EXTRACTED TEXT START
Because we do not know the full state size ahead of time,
vhost_save_backend_state() simply reads the data in 1 MB chunks, and
writes each chunk consecutively into the migration stream, prefixed by
its length.  EOF is indicated by a 0-length chunk.

Reviewed-by: Stefan Hajnoczi <stefanha@redhat.com>
Signed-off-by: Hanna Czenczek <hreitz@redhat.com>
---
 include/hw/virtio/vhost.h |  35 +++++++
 hw/virtio/vhost.c         | 204 ++++++++++++++++++++++++++++++++++++++
 2 files changed, 239 insertions(+)

diff --git a/include/hw/virtio/vhost.h b/include/hw/virtio/vhost.h
index a0d03c9fdf..100fcc874d 100644
--- a/include/hw/virtio/vhost.h
+++ b/include/hw/virtio/vhost.h
@@ -426,4 +426,39 @@ int vhost_set_device_state_fd(struct vhost_dev *dev,
  */
 int vhost_check_device_state(struct vhost_dev *dev, Error **errp);
 
+/**
+ * vhost_save_backend_state(): High-level function to receive a vhost
+ * back-end's state, and save it in @f.  Uses
+ * `vhost_set_device_state_fd()` to get the data from the back-end, and
+ * stores it in consecutive chunks that are each prefixed by their
+ * respective length (be32).  The end is marked by a 0-length chunk.
+ *
+ * Must only be called while the device and all its vrings are stopped
+ * (`VHOST_TRANSFER_STATE_PHASE_STOPPED`).
+ *
+ * @dev: The vhost device from which to save the state
+ * @f: Migration stream in which to save the state
+ * @errp: Potential error message
+ *
+ * Returns 0 on success, and -errno otherwise.
+ */
+int vhost_save_backend_state(struct vhost_dev *dev, QEMUFile *f, Error **errp);
+
+/**
+ * vhost_load_backend_state(): High-level function to load a vhost
+ * back-end's state from @f, and send it over to the back-end.  Reads
+ * the data from @f in the format used by `vhost_save_state()`, and uses
+ * `vhost_set_device_state_fd()` to transfer it to the back-end.
+ *
+ * Must only be called while the device and all its vrings are stopped
+ * (`VHOST_TRANSFER_STATE_PHASE_STOPPED`).
EXTRACTED TEXT END
GIVEN MATERIAL START
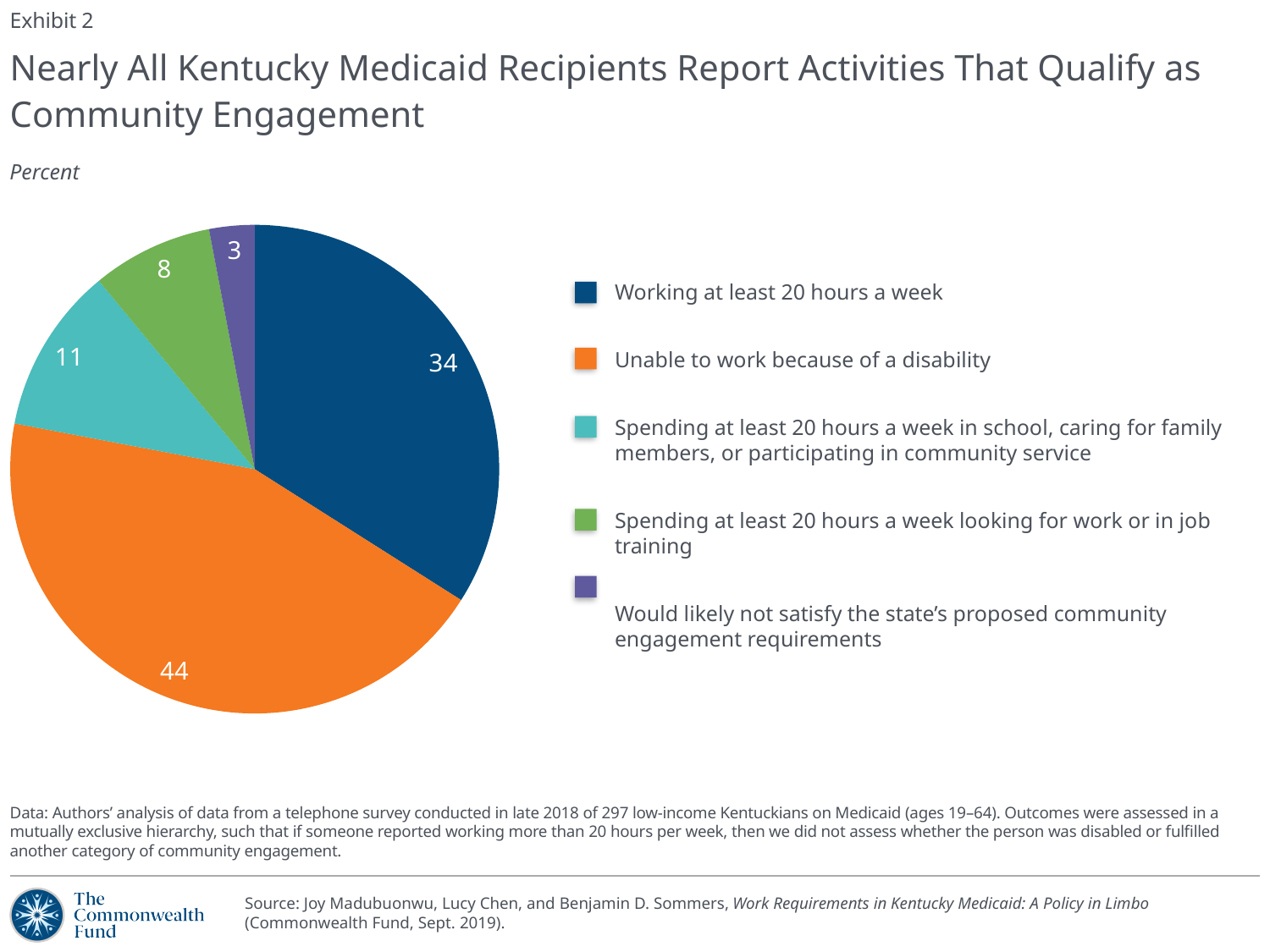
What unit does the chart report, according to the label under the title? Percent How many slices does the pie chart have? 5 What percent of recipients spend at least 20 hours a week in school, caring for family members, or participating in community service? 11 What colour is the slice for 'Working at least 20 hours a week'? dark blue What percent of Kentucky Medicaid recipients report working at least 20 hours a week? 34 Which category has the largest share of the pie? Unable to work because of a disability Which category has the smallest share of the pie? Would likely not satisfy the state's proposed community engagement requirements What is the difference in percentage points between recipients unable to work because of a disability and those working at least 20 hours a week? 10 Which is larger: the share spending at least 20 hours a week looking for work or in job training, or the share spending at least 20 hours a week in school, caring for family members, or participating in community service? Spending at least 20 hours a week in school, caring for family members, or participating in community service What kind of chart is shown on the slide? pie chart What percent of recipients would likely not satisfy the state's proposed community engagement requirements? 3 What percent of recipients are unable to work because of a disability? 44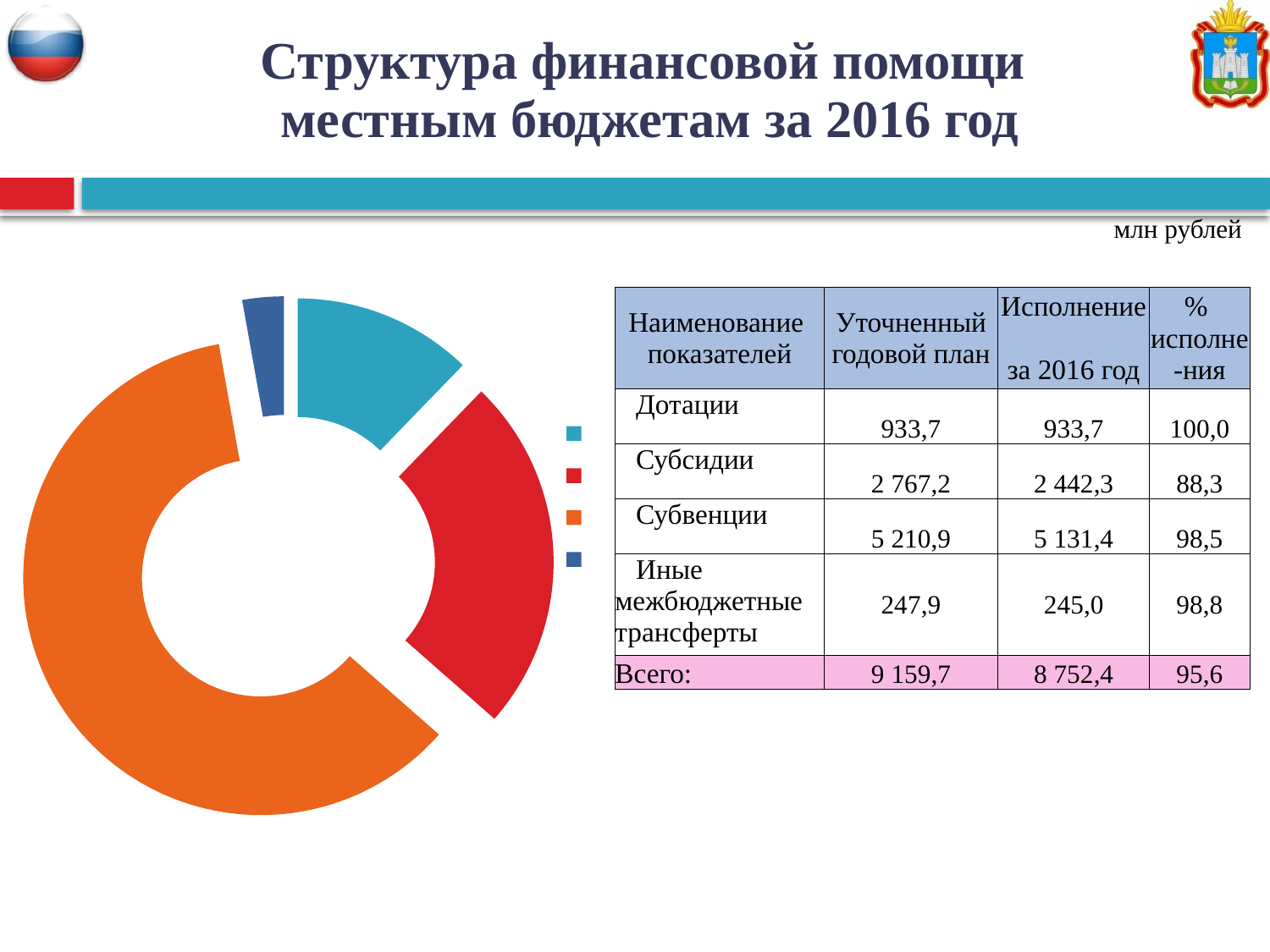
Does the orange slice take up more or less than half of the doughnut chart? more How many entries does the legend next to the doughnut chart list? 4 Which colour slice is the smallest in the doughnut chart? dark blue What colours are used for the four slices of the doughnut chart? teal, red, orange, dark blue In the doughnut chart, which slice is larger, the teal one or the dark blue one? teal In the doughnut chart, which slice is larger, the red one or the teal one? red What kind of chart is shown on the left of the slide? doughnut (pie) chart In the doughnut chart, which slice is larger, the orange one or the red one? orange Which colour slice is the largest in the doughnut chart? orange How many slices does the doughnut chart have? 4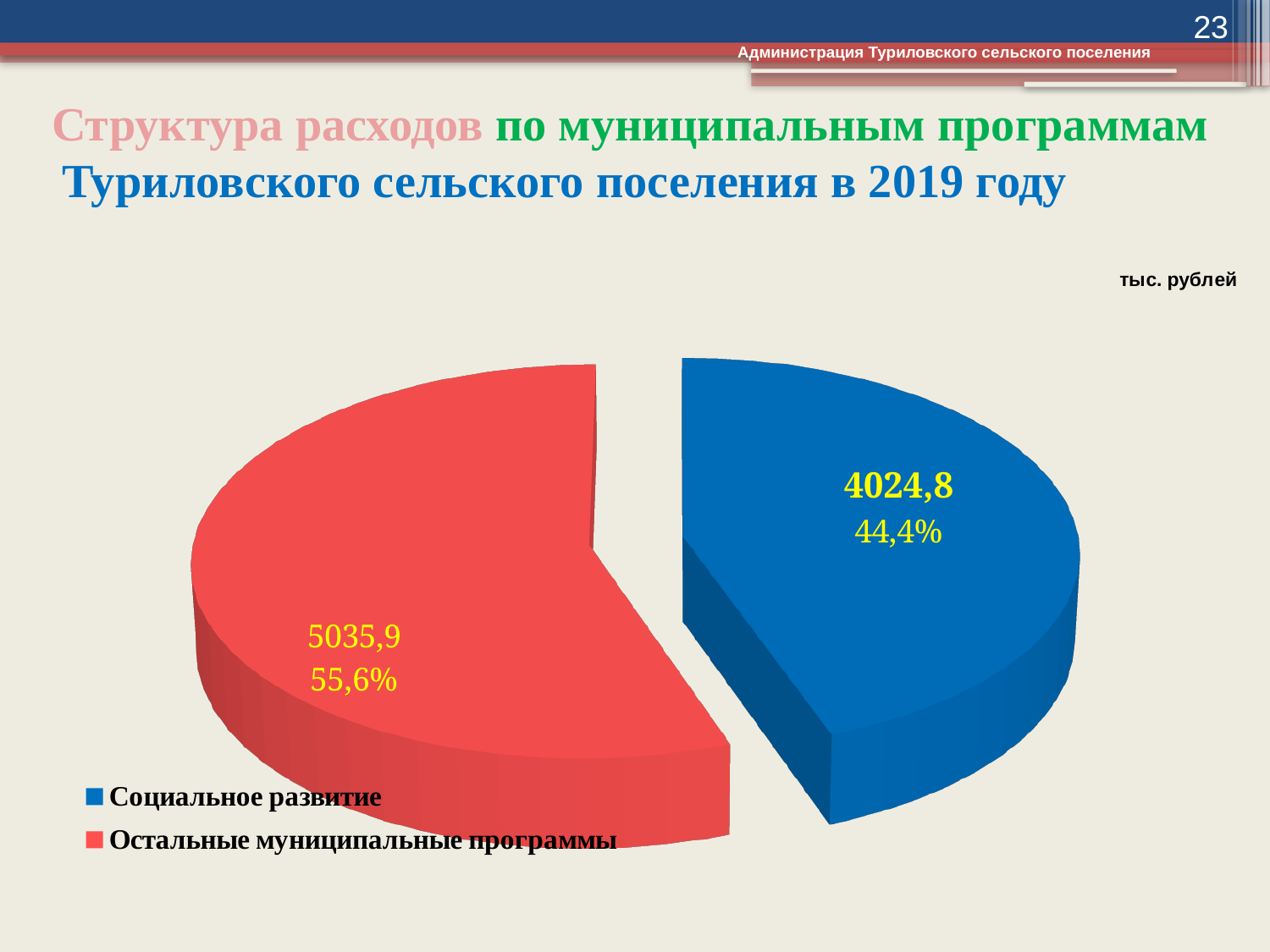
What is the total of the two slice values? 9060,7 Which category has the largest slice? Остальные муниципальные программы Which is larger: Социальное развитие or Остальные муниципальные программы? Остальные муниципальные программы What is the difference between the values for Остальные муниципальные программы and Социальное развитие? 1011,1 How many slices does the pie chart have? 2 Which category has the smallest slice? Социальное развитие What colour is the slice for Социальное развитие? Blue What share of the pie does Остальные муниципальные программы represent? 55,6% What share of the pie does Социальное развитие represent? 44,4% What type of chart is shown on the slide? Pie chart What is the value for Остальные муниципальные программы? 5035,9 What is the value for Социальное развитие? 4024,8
GIVEN MATERIAL END
__ACTIVITY A__. In the vhost back-end state patch, what size of chunks does vhost_save_backend_state() read the data in?
__ACTIVITY B__. Continue the vhost back-end state patch from the point where it stops.

__ANSWER A__. 1 MB chunks.

__ANSWER B__.
+ *
+ * @dev: The vhost device to which to send the sate
+ * @f: Migration stream from which to load the state
+ * @errp: Potential error message
+ *
+ * Returns 0 on success, and -errno otherwise.
+ */
+int vhost_load_backend_state(struct vhost_dev *dev, QEMUFile *f, Error **errp);
+
 #endif
diff --git a/hw/virtio/vhost.c b/hw/virtio/vhost.c
index ca4bdd9d66..643c1af5a0 100644
--- a/hw/virtio/vhost.c
+++ b/hw/virtio/vhost.c
@@ -2133,3 +2133,207 @@ int vhost_check_device_state(struct vhost_dev *dev, Error **errp)
                "vhost transport does not support migration state transfer");
     return -ENOSYS;
 }
+
+int vhost_save_backend_state(struct vhost_dev *dev, QEMUFile *f, Error **errp)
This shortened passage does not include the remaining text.